That's indeed surprising. I cannot get it reproduced myself when starting from a clean installation from the feature/float branch and recompiling. Just for reference what I do, from a new virtualenv and git clone (to have access to tests, I included one with subseq search):
$ git clone https://github.com/wannesm/dtaidistance.git
$ cd dtaidistance
$ git co feature/float
$ pip install .
$ cd .. # to not use local repo as package
$ pip install pytest
$ python dtaidistance/tests/test_float.py
The first one is especially surprising. Maybe there is a transformation I forgot about. But it's surprising it's not triggered in the second version.
The second one feels like a wrong version of the compiled library is picked up. It would help to print the mentioned line to see whether the toolbox is simply picking up the wrong compiled library. The .pyx file should mention floats.

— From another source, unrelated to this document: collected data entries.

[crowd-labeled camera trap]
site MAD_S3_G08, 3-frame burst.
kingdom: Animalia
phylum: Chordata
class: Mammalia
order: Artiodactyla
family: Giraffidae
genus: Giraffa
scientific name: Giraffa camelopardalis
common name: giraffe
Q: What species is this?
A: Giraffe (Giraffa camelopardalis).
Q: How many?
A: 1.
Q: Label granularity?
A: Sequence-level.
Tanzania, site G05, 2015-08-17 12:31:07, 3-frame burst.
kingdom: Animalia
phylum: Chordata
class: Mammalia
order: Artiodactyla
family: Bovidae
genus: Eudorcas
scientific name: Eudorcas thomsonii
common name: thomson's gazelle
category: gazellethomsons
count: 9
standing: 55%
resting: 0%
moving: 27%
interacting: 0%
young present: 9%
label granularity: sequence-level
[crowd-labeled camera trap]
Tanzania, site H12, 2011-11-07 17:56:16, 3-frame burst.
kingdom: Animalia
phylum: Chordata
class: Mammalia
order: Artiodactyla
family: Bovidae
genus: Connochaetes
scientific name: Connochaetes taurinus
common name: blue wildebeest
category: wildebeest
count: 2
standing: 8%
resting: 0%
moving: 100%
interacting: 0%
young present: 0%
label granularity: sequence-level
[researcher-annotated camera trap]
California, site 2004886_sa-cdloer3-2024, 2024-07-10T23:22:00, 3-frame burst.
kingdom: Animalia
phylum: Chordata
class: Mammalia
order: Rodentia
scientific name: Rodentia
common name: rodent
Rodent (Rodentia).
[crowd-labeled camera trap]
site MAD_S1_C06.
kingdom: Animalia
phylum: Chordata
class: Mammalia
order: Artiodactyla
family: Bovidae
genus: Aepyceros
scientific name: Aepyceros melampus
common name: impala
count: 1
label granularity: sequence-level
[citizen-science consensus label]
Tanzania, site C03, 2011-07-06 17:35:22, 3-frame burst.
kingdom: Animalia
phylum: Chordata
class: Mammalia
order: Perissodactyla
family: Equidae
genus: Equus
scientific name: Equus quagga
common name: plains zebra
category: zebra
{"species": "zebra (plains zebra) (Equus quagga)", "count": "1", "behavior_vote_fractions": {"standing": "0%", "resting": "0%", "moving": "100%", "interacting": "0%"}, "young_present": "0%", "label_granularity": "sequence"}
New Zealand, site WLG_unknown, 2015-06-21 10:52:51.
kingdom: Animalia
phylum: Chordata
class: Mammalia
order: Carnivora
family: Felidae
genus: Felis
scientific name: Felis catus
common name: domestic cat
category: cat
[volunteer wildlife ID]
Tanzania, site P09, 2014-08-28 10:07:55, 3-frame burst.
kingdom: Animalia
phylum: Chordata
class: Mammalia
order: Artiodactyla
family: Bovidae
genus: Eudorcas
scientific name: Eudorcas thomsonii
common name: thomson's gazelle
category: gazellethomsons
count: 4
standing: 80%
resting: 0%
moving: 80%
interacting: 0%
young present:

$ sed -n '289p' ~/.pyenv/versions/3.10.6/lib/python3.10/site-packages/dtaidistance-2.3.10-py3.10-macosx-12.6-arm64.egg/dtaidistance/dtw_cc.pyx
def distance(float[:] s1, float[:] s2, **kwargs):
@wannesm I think you're right that it must be the data I'm passing in, as it does work when I do something like:
subsequence_search(q.astype(np.float32), series.astype(np.float32), dists_options={'use_c': True, 'max_dist': maxDistance})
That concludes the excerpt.